Written task
Write out exactly the lines below that run from the line containing "What is the distance separating" through the last line of the records.

Supplied material
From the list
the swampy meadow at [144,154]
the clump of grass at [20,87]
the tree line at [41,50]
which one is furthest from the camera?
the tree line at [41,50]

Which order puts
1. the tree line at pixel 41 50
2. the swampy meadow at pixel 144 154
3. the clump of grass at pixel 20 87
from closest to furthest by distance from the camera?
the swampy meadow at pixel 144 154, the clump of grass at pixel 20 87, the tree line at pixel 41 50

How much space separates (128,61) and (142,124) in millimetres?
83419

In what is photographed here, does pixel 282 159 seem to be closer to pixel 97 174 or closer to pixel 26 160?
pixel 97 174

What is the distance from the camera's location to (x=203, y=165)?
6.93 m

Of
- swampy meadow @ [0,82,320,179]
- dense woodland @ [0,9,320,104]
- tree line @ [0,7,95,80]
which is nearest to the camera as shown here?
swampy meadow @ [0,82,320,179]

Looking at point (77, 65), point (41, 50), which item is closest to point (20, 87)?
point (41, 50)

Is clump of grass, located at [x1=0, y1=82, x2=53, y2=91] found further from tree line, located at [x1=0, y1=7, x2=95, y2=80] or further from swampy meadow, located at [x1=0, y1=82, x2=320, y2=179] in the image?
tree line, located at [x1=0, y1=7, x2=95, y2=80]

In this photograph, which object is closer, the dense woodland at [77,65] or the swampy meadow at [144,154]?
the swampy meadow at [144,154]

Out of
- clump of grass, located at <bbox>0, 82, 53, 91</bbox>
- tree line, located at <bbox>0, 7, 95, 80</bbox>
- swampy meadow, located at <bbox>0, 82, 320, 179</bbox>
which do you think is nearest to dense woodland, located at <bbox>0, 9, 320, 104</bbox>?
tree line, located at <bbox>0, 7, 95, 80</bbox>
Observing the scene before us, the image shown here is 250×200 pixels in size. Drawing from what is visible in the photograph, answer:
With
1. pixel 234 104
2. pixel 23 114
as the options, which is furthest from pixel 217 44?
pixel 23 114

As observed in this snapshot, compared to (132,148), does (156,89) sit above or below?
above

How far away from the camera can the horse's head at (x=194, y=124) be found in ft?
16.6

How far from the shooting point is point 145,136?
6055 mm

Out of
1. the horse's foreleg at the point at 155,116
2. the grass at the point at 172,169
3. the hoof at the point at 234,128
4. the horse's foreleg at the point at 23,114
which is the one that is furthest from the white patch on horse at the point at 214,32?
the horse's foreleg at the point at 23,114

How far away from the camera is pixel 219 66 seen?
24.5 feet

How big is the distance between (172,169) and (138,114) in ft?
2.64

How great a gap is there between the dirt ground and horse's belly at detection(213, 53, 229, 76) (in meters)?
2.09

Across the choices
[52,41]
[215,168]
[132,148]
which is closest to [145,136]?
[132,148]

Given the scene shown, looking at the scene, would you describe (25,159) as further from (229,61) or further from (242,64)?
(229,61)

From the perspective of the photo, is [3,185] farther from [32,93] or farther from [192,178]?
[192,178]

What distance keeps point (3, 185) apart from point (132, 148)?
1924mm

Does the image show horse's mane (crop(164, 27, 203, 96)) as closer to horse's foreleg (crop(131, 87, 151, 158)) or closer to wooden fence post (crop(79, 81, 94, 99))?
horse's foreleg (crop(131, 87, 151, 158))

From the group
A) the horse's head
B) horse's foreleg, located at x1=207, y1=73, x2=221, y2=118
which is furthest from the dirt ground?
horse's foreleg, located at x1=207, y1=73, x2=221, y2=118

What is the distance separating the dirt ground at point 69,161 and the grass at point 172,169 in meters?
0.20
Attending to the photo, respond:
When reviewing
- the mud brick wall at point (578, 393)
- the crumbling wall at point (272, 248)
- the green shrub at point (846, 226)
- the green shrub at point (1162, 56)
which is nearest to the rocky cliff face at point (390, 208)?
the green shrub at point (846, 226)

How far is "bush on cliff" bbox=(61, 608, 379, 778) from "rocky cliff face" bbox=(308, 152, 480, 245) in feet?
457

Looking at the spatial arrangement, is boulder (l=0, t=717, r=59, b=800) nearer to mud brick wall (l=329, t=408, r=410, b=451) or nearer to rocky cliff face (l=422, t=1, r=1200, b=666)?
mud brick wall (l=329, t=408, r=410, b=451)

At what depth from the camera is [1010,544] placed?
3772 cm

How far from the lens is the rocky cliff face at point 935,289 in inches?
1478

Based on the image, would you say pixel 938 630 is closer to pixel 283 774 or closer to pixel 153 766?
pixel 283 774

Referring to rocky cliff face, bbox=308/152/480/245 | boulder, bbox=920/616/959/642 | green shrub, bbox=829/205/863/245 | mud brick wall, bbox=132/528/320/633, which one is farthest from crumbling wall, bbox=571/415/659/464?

The answer
What is the distance separating the dirt ground at point 69,161 and the grass at point 172,169 in meters?
0.20
Attending to the photo, respond:
When reviewing
- the mud brick wall at point (578, 393)
- the crumbling wall at point (272, 248)
- the green shrub at point (846, 226)
- the green shrub at point (1162, 56)
which is nearest to the rocky cliff face at point (390, 208)?
the green shrub at point (846, 226)

How far is "bush on cliff" bbox=(61, 608, 379, 778) from "rocky cliff face" bbox=(308, 152, 480, 245) in feet?
457

Looking at the spatial arrangement, is boulder (l=0, t=717, r=59, b=800) nearer to mud brick wall (l=329, t=408, r=410, b=451) or nearer to rocky cliff face (l=422, t=1, r=1200, b=666)?
mud brick wall (l=329, t=408, r=410, b=451)

At what depth from the camera is [1010,544] placed?
3772 cm

How far from the lens is the rocky cliff face at point 935,289 in inches?
1478

Based on the image, would you say pixel 938 630 is closer to pixel 283 774 or closer to pixel 153 766?
pixel 283 774

Referring to rocky cliff face, bbox=308/152/480/245 | boulder, bbox=920/616/959/642 | green shrub, bbox=829/205/863/245 | mud brick wall, bbox=132/528/320/633, which one is farthest from crumbling wall, bbox=571/415/659/464?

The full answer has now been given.